Figure 5. PGF2α rescued CSF drainage in aged mice. Following topical administration of PGF2α, there was an increase in the flow speed of CSF particles in the lymphatic vessels of both aged and young mice. This was also associated with an increase in frequency and amplitude of Lymphatic contractions (data not shown).

Conclusions

Du et al., (2024) elegantly demonstrated that CSF drainage is impaired with ageing and this can be rescued by topical administration of PGF2α.

My thoughts

To the glymphatic field, I believe this is an incredibly important paper. If we consider the glymphatic system to be in three stages: 1) glymphatic influx, 2) fluid exchange, and 3) glymphatic outflow, this paper neatly demonstrates these three processes using a quantitative, real-time technique in 2P-OPTIC.

As the authors discussed, the strengths of this method is that its in vivo, its high resolution, and its detection of multiple dyes, however it requires the need to inject exogenous dyes. My understanding is that these procedures are non-recovery, i.e. the animals do not wake up after the procedure. Although, that said, the results reported are very important in further understanding the systems involved in brain clearance.

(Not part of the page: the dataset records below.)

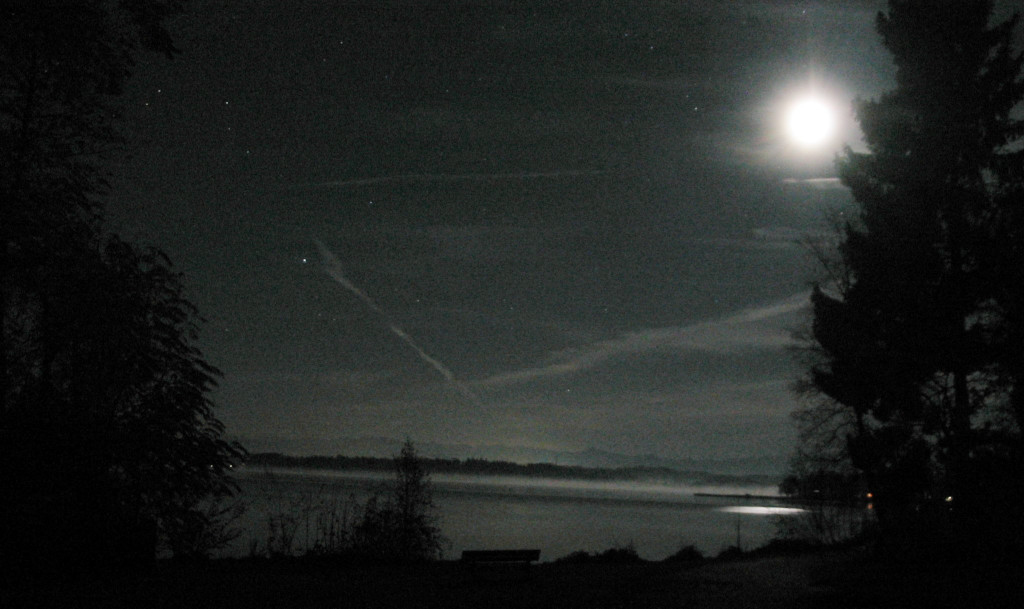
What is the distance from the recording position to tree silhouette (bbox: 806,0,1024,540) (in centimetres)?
2297

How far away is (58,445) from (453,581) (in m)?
8.51

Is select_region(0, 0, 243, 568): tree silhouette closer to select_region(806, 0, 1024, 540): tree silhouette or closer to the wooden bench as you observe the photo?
the wooden bench

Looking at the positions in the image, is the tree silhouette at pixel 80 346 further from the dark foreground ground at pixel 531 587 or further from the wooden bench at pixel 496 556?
the wooden bench at pixel 496 556

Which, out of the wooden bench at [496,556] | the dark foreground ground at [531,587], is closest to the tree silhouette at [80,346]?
the dark foreground ground at [531,587]

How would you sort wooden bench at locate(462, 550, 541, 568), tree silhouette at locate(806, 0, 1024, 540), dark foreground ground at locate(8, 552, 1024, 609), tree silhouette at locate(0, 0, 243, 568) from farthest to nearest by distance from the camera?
tree silhouette at locate(806, 0, 1024, 540)
wooden bench at locate(462, 550, 541, 568)
dark foreground ground at locate(8, 552, 1024, 609)
tree silhouette at locate(0, 0, 243, 568)

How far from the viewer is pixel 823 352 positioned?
31703 mm

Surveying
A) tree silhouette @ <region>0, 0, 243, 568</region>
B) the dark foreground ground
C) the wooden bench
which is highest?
tree silhouette @ <region>0, 0, 243, 568</region>

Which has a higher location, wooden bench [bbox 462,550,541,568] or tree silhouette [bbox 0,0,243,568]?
tree silhouette [bbox 0,0,243,568]

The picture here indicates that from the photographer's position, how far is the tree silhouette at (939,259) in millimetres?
22969

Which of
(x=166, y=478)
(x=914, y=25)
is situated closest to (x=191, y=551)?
(x=166, y=478)

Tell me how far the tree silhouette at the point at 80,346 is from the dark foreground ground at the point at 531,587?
53.0 inches

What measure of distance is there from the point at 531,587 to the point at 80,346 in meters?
9.56

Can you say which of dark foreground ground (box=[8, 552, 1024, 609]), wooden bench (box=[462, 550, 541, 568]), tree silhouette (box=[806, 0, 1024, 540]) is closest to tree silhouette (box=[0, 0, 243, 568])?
dark foreground ground (box=[8, 552, 1024, 609])

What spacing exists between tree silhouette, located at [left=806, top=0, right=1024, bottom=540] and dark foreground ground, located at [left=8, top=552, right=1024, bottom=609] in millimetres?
4950
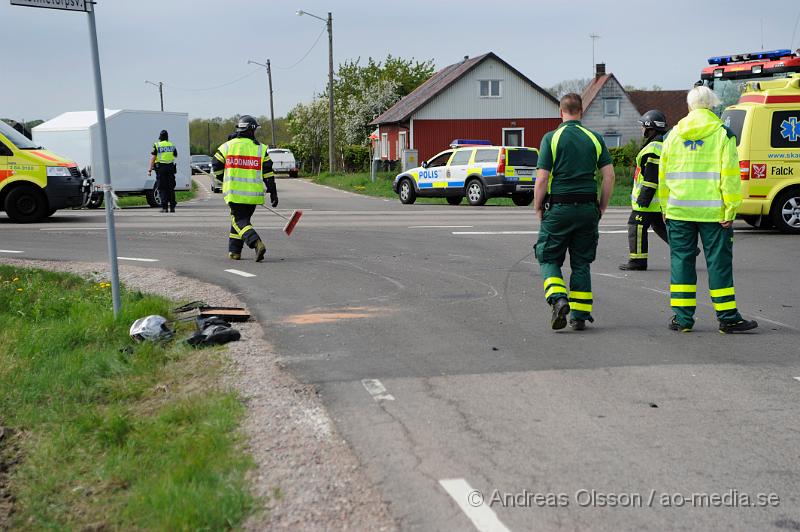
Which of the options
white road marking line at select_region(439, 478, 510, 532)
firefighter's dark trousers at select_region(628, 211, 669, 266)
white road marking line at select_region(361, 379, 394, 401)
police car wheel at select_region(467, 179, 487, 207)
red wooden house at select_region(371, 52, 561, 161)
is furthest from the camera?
red wooden house at select_region(371, 52, 561, 161)

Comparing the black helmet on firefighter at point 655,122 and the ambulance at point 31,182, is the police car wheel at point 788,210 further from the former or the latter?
the ambulance at point 31,182

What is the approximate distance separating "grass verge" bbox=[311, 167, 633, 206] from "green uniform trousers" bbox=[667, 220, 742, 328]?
63.6 ft

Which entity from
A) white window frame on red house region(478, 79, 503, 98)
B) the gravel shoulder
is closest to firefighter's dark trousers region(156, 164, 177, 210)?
the gravel shoulder

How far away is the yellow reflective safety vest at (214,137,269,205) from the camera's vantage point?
12398 millimetres

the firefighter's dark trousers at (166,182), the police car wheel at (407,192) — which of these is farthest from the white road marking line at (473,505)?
the police car wheel at (407,192)

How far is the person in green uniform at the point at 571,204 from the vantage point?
7.80m

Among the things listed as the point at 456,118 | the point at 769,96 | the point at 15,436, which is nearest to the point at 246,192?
the point at 15,436

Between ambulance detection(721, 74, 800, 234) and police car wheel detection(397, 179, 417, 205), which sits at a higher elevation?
ambulance detection(721, 74, 800, 234)

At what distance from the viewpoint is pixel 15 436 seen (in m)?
6.47

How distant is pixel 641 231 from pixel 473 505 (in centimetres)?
832

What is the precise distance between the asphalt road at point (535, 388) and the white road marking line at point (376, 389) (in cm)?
2

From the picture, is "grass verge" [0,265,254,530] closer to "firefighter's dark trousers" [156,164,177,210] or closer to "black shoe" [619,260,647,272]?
"black shoe" [619,260,647,272]

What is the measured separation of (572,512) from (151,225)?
15.8 meters

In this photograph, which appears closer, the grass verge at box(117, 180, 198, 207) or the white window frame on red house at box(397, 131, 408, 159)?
the grass verge at box(117, 180, 198, 207)
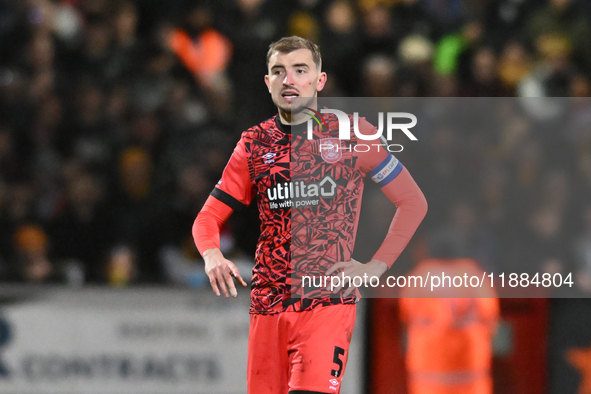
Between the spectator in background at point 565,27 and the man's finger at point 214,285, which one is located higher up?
the spectator in background at point 565,27

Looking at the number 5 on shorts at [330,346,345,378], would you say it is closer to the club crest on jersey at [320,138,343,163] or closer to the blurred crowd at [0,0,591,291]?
the club crest on jersey at [320,138,343,163]

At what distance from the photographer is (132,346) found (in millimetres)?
6047

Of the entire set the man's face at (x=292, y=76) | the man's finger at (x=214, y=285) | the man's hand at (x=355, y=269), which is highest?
the man's face at (x=292, y=76)

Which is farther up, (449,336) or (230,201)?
(230,201)

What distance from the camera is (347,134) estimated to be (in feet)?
12.5

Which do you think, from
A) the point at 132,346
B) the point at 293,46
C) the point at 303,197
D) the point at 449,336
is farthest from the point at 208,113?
the point at 303,197

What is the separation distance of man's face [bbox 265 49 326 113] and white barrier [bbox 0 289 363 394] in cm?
257

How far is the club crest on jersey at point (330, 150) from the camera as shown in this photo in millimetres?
3795

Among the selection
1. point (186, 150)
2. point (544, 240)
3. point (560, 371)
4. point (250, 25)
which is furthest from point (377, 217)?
point (250, 25)

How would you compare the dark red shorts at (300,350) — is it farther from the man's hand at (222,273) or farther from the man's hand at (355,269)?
the man's hand at (222,273)

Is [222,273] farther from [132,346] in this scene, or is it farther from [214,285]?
[132,346]

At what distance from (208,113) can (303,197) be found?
3740 millimetres

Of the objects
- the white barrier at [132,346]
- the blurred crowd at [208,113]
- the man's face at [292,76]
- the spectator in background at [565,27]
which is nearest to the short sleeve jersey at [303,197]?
the man's face at [292,76]

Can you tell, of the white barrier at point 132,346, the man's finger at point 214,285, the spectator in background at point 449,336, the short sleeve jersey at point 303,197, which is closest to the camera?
the man's finger at point 214,285
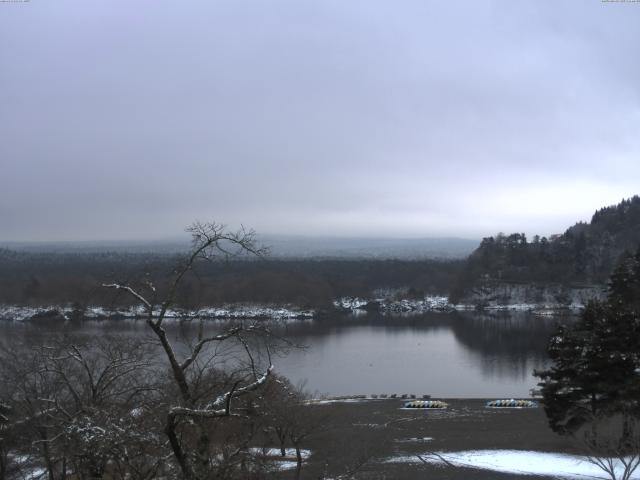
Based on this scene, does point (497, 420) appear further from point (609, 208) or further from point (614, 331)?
point (609, 208)

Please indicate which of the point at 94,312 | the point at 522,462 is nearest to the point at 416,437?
the point at 522,462

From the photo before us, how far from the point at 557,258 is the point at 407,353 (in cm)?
3597

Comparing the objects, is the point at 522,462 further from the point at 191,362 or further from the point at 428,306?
the point at 428,306

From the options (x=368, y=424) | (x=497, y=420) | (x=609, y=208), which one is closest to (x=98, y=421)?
(x=368, y=424)

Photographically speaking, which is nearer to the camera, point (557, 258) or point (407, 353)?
point (407, 353)

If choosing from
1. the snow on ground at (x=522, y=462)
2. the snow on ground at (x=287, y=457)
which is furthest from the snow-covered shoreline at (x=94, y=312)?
the snow on ground at (x=522, y=462)

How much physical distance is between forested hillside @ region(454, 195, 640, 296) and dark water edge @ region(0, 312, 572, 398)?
1454 cm

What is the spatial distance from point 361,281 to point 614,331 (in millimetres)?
59681

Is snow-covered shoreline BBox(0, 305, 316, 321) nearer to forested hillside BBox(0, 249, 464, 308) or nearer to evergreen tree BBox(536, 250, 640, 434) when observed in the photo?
forested hillside BBox(0, 249, 464, 308)

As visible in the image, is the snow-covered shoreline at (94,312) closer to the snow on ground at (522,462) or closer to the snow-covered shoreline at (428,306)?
the snow-covered shoreline at (428,306)

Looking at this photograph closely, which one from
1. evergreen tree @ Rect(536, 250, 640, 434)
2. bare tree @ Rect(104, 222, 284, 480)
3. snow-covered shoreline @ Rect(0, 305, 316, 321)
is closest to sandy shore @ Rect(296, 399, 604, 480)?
evergreen tree @ Rect(536, 250, 640, 434)

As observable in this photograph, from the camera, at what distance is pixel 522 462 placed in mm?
9359

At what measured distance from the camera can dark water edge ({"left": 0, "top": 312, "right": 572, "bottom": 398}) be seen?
1964cm

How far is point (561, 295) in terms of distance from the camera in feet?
171
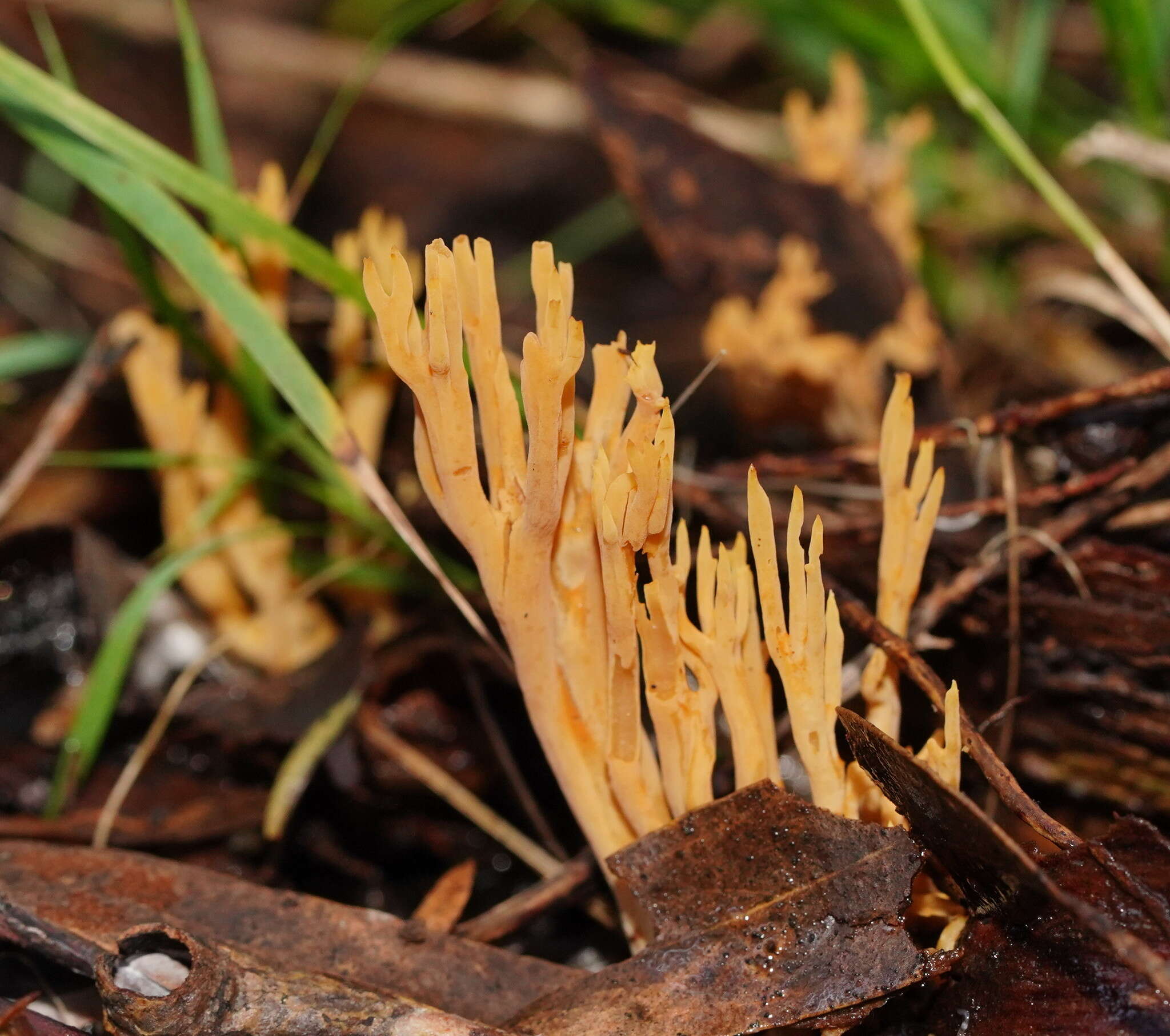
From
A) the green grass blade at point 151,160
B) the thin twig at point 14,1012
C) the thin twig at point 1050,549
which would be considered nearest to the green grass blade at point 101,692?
the green grass blade at point 151,160

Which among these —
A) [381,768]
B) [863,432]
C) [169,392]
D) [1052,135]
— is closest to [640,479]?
[381,768]

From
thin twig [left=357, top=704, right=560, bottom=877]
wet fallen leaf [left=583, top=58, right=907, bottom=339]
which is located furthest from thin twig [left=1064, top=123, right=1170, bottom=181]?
thin twig [left=357, top=704, right=560, bottom=877]

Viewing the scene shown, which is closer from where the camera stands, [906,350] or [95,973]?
[95,973]

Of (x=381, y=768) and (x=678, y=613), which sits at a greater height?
(x=678, y=613)

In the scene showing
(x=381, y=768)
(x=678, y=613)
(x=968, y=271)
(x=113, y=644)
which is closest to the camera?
(x=678, y=613)

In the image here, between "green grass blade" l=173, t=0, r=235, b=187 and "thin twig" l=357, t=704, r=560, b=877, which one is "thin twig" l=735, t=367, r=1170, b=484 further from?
"green grass blade" l=173, t=0, r=235, b=187

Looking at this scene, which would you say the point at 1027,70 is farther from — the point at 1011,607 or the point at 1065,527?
the point at 1011,607

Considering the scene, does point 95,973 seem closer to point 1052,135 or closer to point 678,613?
point 678,613
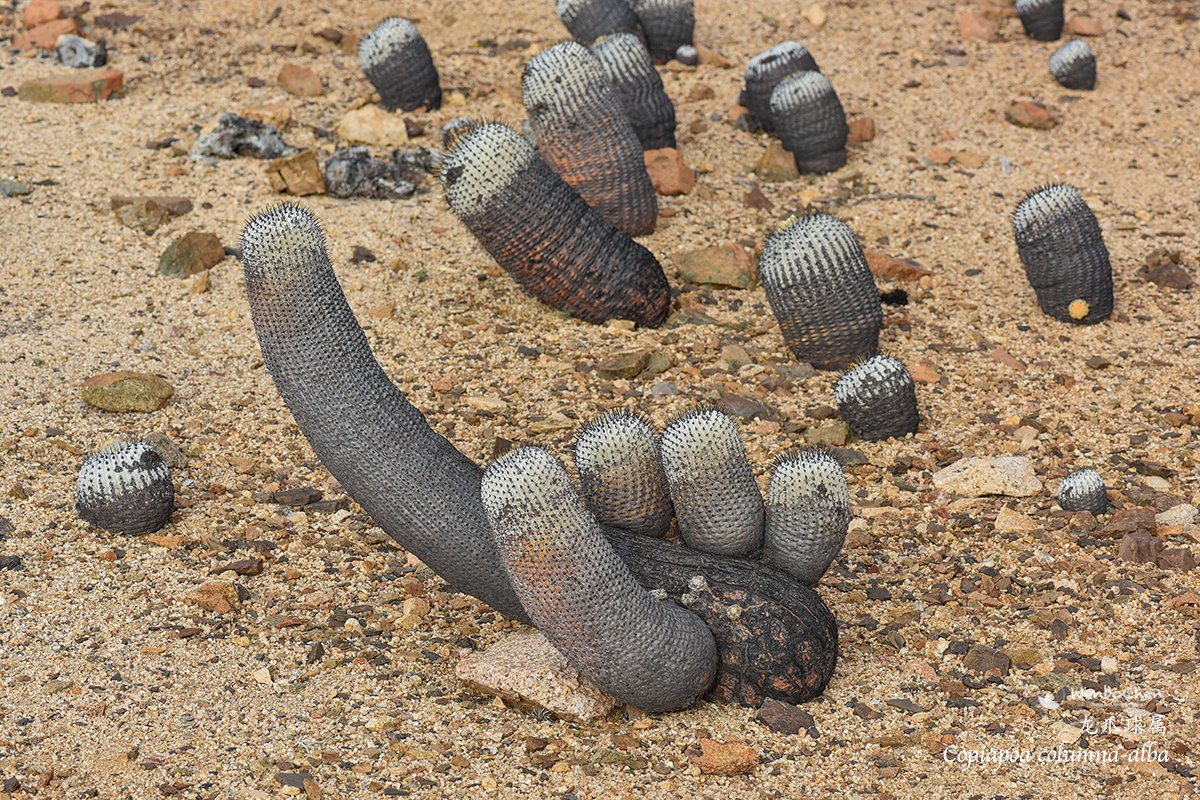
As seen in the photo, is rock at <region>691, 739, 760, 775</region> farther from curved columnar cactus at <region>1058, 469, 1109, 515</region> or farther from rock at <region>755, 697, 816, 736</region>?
curved columnar cactus at <region>1058, 469, 1109, 515</region>

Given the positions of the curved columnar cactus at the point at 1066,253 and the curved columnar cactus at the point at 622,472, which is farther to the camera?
the curved columnar cactus at the point at 1066,253

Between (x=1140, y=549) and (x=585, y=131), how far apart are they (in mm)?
3658

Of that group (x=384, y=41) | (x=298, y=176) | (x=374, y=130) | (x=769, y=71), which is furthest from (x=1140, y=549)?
(x=384, y=41)

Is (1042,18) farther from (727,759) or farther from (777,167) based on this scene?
(727,759)

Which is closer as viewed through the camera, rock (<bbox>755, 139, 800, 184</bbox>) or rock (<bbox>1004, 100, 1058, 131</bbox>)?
rock (<bbox>755, 139, 800, 184</bbox>)

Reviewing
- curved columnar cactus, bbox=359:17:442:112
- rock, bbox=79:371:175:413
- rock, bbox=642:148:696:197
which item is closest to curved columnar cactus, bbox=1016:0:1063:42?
rock, bbox=642:148:696:197

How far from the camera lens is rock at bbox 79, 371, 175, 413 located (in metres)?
6.46

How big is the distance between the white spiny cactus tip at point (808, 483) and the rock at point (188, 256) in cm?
385

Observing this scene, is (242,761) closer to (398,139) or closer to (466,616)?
(466,616)

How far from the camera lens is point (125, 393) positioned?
6.49 meters

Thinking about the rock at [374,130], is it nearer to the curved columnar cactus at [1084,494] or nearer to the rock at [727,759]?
the curved columnar cactus at [1084,494]

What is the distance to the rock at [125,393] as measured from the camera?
6465 millimetres

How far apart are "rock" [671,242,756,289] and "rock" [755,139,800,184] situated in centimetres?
127

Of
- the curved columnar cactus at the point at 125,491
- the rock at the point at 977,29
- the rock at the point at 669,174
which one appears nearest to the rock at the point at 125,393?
the curved columnar cactus at the point at 125,491
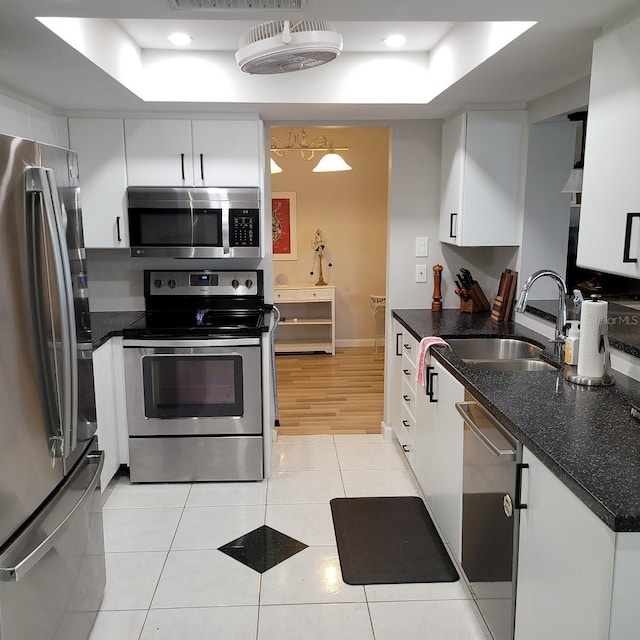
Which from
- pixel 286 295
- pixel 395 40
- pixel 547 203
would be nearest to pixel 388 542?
pixel 547 203

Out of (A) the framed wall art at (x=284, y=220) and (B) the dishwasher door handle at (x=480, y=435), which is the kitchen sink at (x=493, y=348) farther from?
(A) the framed wall art at (x=284, y=220)

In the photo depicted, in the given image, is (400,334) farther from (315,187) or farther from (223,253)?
(315,187)

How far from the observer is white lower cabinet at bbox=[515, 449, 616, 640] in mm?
Answer: 1313

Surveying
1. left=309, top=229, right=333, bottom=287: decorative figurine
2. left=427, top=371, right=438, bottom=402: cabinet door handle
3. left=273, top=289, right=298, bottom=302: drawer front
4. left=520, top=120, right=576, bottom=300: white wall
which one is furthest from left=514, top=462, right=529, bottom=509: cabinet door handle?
left=309, top=229, right=333, bottom=287: decorative figurine

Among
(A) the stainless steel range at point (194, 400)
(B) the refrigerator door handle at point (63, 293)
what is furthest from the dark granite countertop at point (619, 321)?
(B) the refrigerator door handle at point (63, 293)

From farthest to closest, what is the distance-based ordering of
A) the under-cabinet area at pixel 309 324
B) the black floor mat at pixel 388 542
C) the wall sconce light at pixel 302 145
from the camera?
the under-cabinet area at pixel 309 324 → the wall sconce light at pixel 302 145 → the black floor mat at pixel 388 542

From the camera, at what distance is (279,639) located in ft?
7.09

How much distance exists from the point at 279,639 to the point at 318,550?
599 mm

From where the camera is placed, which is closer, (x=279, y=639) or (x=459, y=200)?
(x=279, y=639)

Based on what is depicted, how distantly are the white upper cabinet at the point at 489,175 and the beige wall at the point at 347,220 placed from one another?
3197 millimetres

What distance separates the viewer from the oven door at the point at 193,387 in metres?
3.31

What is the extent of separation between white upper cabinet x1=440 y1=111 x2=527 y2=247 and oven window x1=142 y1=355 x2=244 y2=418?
4.89ft

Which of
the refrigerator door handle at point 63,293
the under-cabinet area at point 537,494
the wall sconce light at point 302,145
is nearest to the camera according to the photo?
the under-cabinet area at point 537,494

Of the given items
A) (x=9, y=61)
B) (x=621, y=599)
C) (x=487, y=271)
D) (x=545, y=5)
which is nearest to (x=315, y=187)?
(x=487, y=271)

Previous studies have shown ablation of cervical lymphatic vessels is sufficient to worsen Alzheimer’s disease pathology by disruption of the glymphatic system, and treatment of aged lymphatic vessels with PGF2α could improve glymphatic function - it would be interesting to see the use of PGF2α treatment in an alternative disease model.

Lastly, PGF2α induces contraction of smooth muscle cells, these also form blood vessels, and as already shown, by the same authors, activation of smooth muscle cells can enhance glymphatic function Holstein-Rønsbo et al. 2023. Could off-target/unintended effects of PGF2α resulted in improved brain clearance?

How does this work benefit society?

As mentioned, impaired glymphatic function has been described in ageing, and ageing related disorders. As populations continue to age, and life expectancy continues to rise - ageing will/is already causing large economic burden, particularly to developed nations. And therefore, studies like the one presented here are incredibly important in furthering our understanding of potential treatments for ageing-related disorders.

I appreciate that Du et al., (2024) chose to use an already marketable treatment in PGF2α. Repurposing of drugs is important because it reduces the development time from bench to bedside, it reduces risk as it has already been tested for safety, and ultimately increases the success rate of the treatment.

Papers like this are a joy to read, and I would highly recommend it to anyone interested in the field of ageing research.